LAU joins Lebanon’s oil and gas revolution
As Lebanon prepares to instigate oil exploration off its coast, LAU is opening its doors this fall to students of a new undergraduate program in Petroleum Engineering.
“Lebanon is about to join the club of oil and gas producing countries. This is neither a joke nor a dream, rather a recently discovered reality, proven by seismic 3D surveys off the Lebanese coast,” explains Dr. Jean Chatila, associate professor and chair of LAU’s Department of Civil Engineering, and chair of the committee that developed the new program and its curriculum.
“Globally, hydrocarbon fuels have experienced very high demand in recent decades and prices soared in the last few years. As a result, job opportunities have opened up in the oil and gas industry,” explains Chatila, who notes that a lack of skilled petroleum engineers has led many companies to offer additional training to graduates of other engineering disciplines.
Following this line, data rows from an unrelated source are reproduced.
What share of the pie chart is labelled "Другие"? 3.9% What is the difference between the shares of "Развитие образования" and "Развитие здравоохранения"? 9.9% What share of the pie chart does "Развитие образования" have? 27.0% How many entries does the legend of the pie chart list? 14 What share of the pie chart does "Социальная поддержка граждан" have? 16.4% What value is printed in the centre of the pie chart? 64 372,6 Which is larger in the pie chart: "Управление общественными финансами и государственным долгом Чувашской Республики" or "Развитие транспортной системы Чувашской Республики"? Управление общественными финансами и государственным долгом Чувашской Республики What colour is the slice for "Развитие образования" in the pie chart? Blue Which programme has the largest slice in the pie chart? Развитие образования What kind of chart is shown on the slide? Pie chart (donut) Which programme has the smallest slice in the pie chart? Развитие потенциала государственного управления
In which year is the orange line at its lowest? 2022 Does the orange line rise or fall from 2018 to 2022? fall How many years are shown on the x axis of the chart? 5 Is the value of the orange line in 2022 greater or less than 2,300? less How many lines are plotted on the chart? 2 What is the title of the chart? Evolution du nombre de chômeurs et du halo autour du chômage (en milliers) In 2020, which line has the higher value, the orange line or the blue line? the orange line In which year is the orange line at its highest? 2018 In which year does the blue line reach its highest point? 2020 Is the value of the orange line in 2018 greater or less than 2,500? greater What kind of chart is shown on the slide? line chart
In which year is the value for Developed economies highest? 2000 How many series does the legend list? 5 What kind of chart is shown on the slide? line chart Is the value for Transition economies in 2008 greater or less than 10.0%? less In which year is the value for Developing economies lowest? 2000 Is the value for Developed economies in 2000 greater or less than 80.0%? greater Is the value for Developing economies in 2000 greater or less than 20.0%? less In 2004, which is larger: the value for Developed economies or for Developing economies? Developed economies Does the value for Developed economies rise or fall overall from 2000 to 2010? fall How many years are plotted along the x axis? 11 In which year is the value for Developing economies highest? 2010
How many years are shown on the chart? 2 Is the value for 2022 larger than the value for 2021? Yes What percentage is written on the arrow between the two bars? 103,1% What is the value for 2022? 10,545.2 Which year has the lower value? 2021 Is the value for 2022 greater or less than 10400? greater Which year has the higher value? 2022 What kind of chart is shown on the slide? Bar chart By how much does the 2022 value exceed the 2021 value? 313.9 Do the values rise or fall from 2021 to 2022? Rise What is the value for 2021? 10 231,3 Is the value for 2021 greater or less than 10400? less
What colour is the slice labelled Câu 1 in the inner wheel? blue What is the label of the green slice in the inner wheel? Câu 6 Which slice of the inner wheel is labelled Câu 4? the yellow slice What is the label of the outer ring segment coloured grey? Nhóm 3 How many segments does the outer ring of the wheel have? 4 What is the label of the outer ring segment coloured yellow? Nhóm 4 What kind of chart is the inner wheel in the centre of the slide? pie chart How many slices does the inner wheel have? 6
Demand, says Chatila, is also likely to soar in Lebanon. “Press reports suggest that twenty-seven companies have bought seismic surveys of the country’s coastal waters and several have expressed interest in drilling. There is a high possibility of very promising commercial quantities of gas; quantities that are encouraging enough to probably cover Lebanon’s national debt.”
There are no official estimates of the true value of Lebanon’s oil and gas reserves, however, studies performed by the Ministry of Energy and Water with the assistance of prominent experts revealed that estimates valued them in the tens of billions of dollars.
And while the minister for energy and water enthused over the promise of Lebanon’s status as a major oil and gas player in the region, so too were students of LAU about the prospect of a new program specialized in the field.
“While developing the degree we held a survey among current engineering students and found that there was huge interest in a new program in petroleum engineering,” says Chatila of the new bachelor’s.
The curriculum has been designed to build on existing engineering degrees while offering an in-depth insight into the various facets of the petroleum industry, including drilling, production, evaluation, transportation and storage, along with economic and environmental considerations. “Graduates will be prepared to enter both the private and public sectors or to pursue further education at the graduate level,” says Chatila, who envisions the introduction of a master’s program in petroleum engineering in the future.
The steering committee, which also includes associate professors Dr. Mahmoud Wazne, Dr. Michel Khoury and Dr. Barbar Akle, is also working on the development of a bachelor’s and a master’s degree in chemical engineering and a master’s degree in petroleum engineering, in addition to diplomas and continuing education initiatives.